Opmerking van Abbvie: Ook Abbvie België ontwikkelde een gelijkaardig programma (enkel franstalig) voor educatie van artsen over AxSpA, Sparkle genaamd.
B. Multidisciplinaire zorg
Is multidisciplinaire zorg beter? Solomon DH et al. Arthritis Rheum. 2014 Nov;66(11):S794. ACR Abstract 1809
Een vergelijking van ziekteactiviteit van reumatoïde artritis bij patiënten die worden verzorgd in praktijken met verpleegkundigen en assistenten versus praktijken met uitsluitend reumatologen.
Achtergrond/doel: De Affordable Care Act (USA) stelt een uitgebreider gebruik voor van verpleegkundigen en doktersassistenten (mid -level providers, MLPs), maar er is weinig bekend over het proces en de uitkomsten van de zorg die zij bieden. Dit is vooral van belang in reumatologie waar een tekort aan gezondheidswerkers wordt voorspeld tegen het jaar 2025. We wilden de resultaten van de zorg voor reumatoïde artritis (RA) geboden door deze medewerkers vergelijken met de zorg die wordt geboden door alleen een reumatoloog.

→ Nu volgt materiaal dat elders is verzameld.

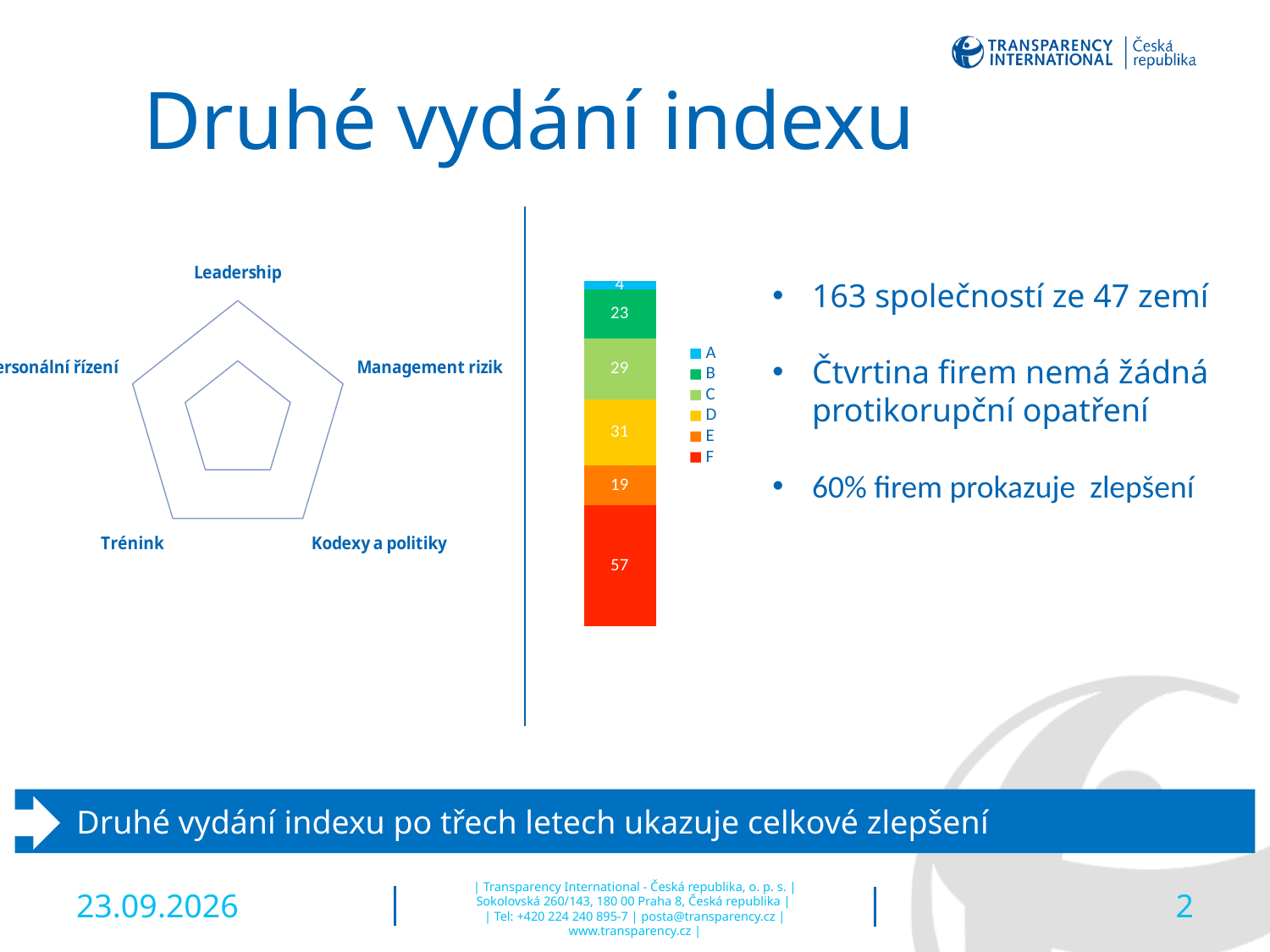
How many series does the legend of the stacked bar chart on the right list? 6 In the stacked bar chart on the right, what is the value of segment B? 23 In the stacked bar chart on the right, what is the difference between the values of segments F and D? 26 What kind of chart is the chart on the left of the slide? Radar chart How many axes (categories) does the radar chart on the left have? 5 In the stacked bar chart on the right, which segment has the smallest value? A What is the total of all segments in the stacked bar chart on the right? 163 In the stacked bar chart on the right, which segment has the larger value, C or E? C In the stacked bar chart on the right, which segment has the largest value? F In the stacked bar chart on the right, what is the value of segment D? 31 In the stacked bar chart on the right, what colour is segment F? Red In the stacked bar chart on the right, what is the value of segment F? 57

Methoden: • Deze studie werd uitgevoerd in 7 reumatologiepraktijken in de USA - 4 met MLP's en 3 zonder. • De primaire uitkomst was RA-ziekteactiviteit (ZA), geklasseerd als remissie, lage ZA, gemiddeld, of hoge ZA, met behulp van gestandaardiseerde metingen (bijv. DAS28, RAPID3, CDAI). • We haalden volgende informatie uit de medische dossiers van patiënten met RA voor de meest recente 2 jaar: RA-behandelingen, serologische status, ziekteduur, en ziekteactiviteit. • We vergeleken de patiëntkenmerken en ziekteactiviteit voor praktijken met MLP’s of zonder. • We deden analyses van herhaalde metingen om de ziekteactiviteit te vergelijken voor bezoeken met MLP's en die met enkel reumatologen. • Gevoeligheidsanalyses onderzochten ook 1. The area under the curve (AUC) voor ziekteactiviteit over de studieperiode van 2 jaar en 2. de verandering in ziekteactiviteit tussen de bezoeken.

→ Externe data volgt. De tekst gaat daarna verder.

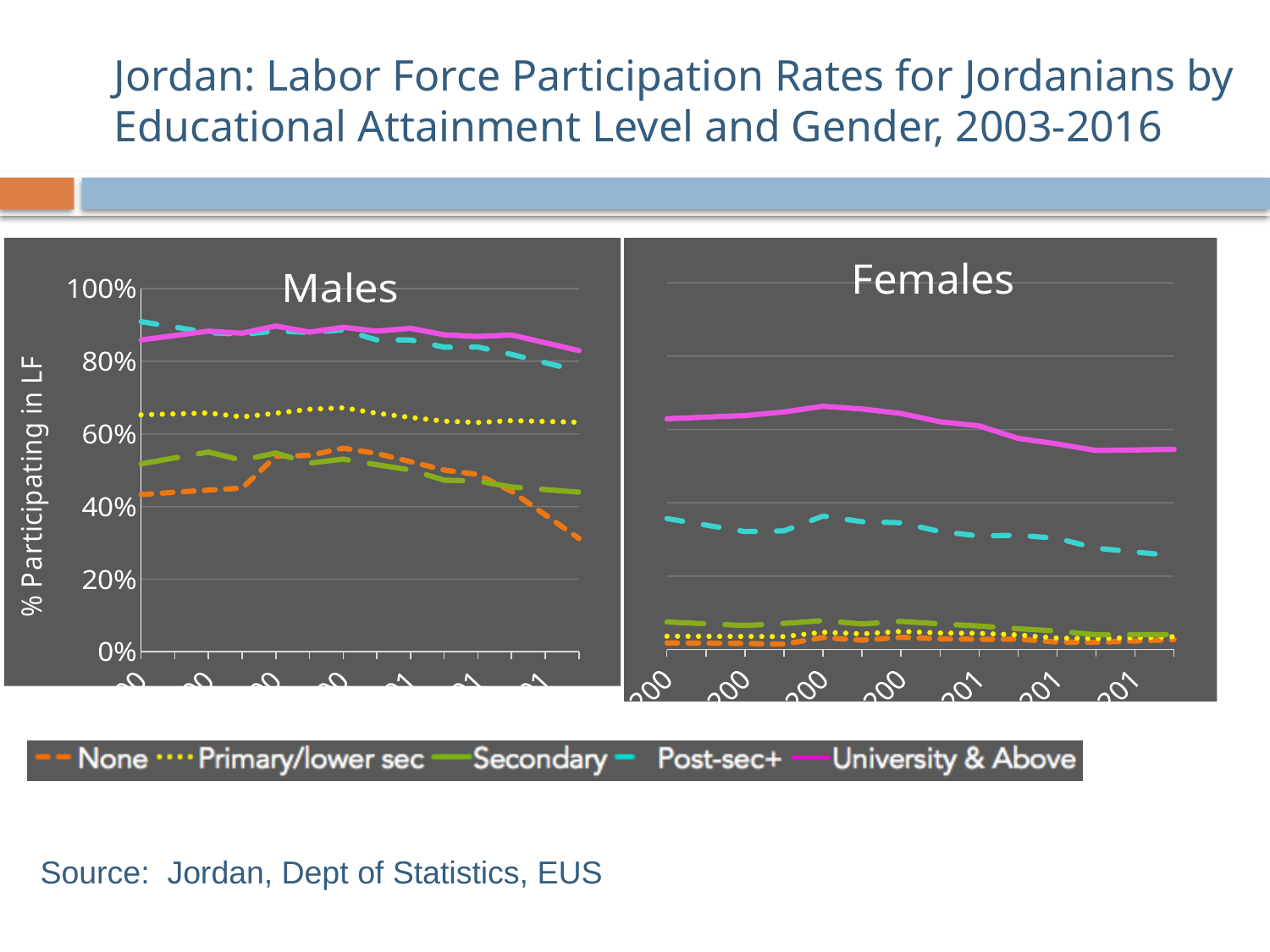
In the Females chart, is the value for Post-sec+ greater or less than 40% throughout the period? less In the Females chart, which series has the highest values throughout? University & Above In the Females chart, which is higher, University & Above or Post-sec+? University & Above In the Females chart, does the Post-sec+ line rise or fall over the period? fall In the Males chart, which series has the lowest value at the end of the period? None In the Males chart, does the None line rise or fall over the last few years of the period? fall In the Males chart, which is higher, Primary/lower sec or Secondary? Primary/lower sec What is the y-axis title of the charts? % Participating in LF What kind of chart is the Males chart? line chart In the Males chart, is the value for Primary/lower sec greater or less than 60% throughout the period? greater In the Females chart, is the value for Secondary greater or less than 20%? less How many series does the legend list? 5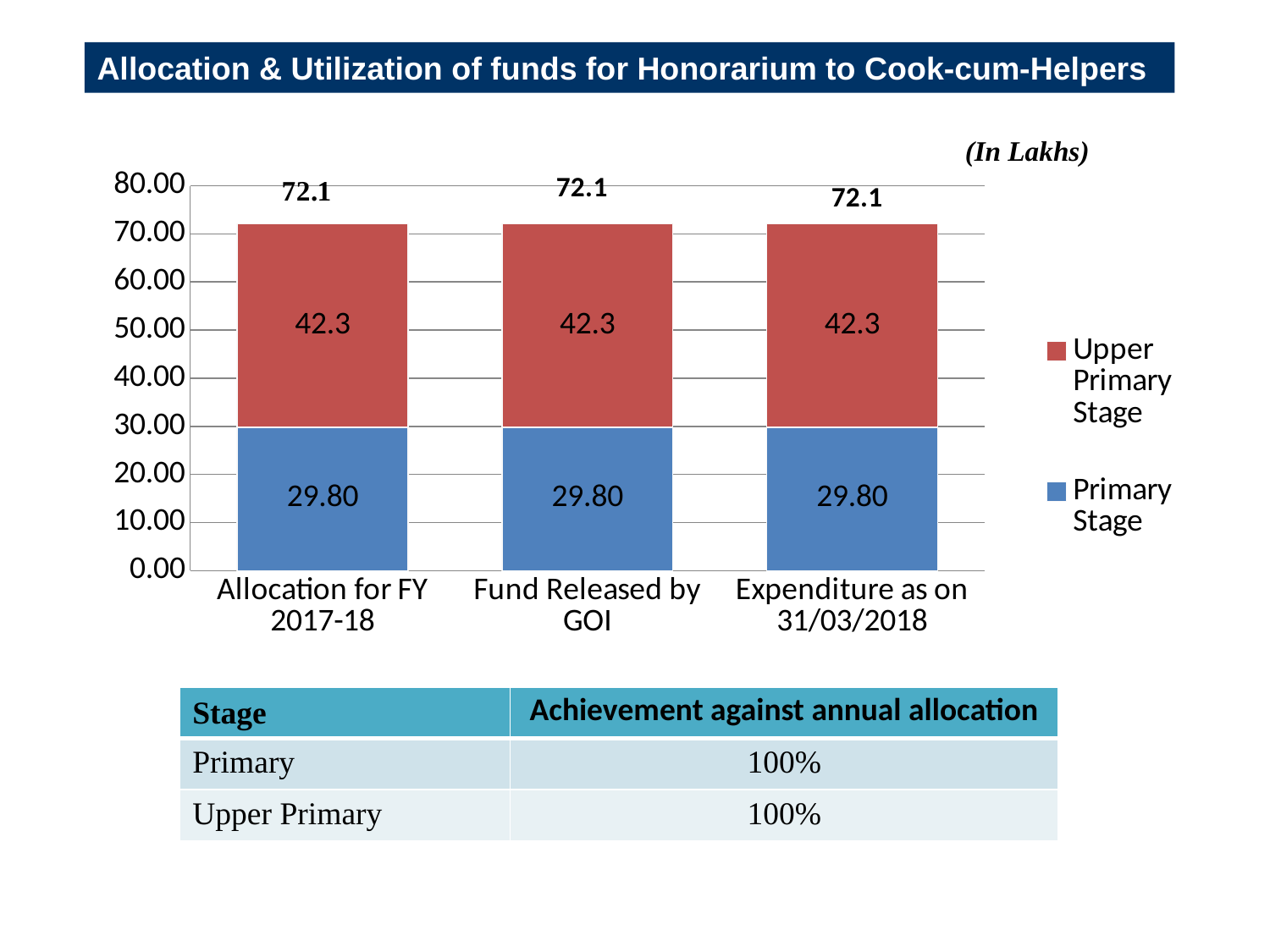
What is the total of the stacked bar for Expenditure as on 31/03/2018? 72.1 How many categories are shown on the x axis of the chart? 3 What is the difference between the Upper Primary Stage and Primary Stage values in the Fund Released by GOI bar? 12.5 What is the value for Primary Stage in the Allocation for FY 2017-18 bar? 29.80 How many series does the chart legend list? 2 Do the stacked bar totals rise, fall, or stay the same across the three categories? Stay the same What is the value for Upper Primary Stage in the Expenditure as on 31/03/2018 bar? 42.3 In the Allocation for FY 2017-18 bar, which is larger: Upper Primary Stage or Primary Stage? Upper Primary Stage What is the value for Upper Primary Stage in the Fund Released by GOI bar? 42.3 What kind of chart is shown on the slide? Stacked bar chart What is the total of the stacked bar for Allocation for FY 2017-18? 72.1 What unit is stated for the values in the chart? In Lakhs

Resultaten: Er werden dossiers van 301 patiënten, waaronder 1982 bezoeken, geëvalueerd: 1168 bezoeken met MLP's en 814 met alleen reumatologen. Over het algemeen hadden patiënten een gemiddelde leeftijd van 61 jaar en 77% was vrouw. 69% van de patiënten die werden gezien door MLP's en 70% van hen die alleen door een reumatoloog werden gezien, waren RF of anti-CCP positief. • Patiënten die werden gezien in praktijken met MLP’s hadden meer kands om een lagere ziekteactiviteit te hebben (OR 0,32, p=0,004, verminderde probabiliteit voor hogere ziekteactiviteit). • Vergelijkbare tendensen werden vastgesteld in de AUC-analyse. • Er waren echter geen verschillen in de verandering van ziekteactiviteit.
Conclusie: Hoewel niet-gerandomiseerde onderzoeken beïnvloed kunnen worden door ‘bias door indicatie’, hadden patiënten die werden gezien in praktijken met MLP's een lagere ziekteactiviteit over een observatieperiode van 2 jaar vergeleken met hen die werden gezien in praktijken met enkel een reumatoloog; anderzijds werden er geen verschillen opgemerkt in de verandering in ziekteactiviteit tussen bezoeken. Er zijn dus twee concurrerende mogelijkheden die door verder onderzoek kunnen worden verduidelijkt: • patiënten die door MLP's worden gezien zijn minder ziek om te beginnen of • hun zorg wordt geassocieerd met een betere ziektecontrole wanneer MLP's deel uitmaken van het team.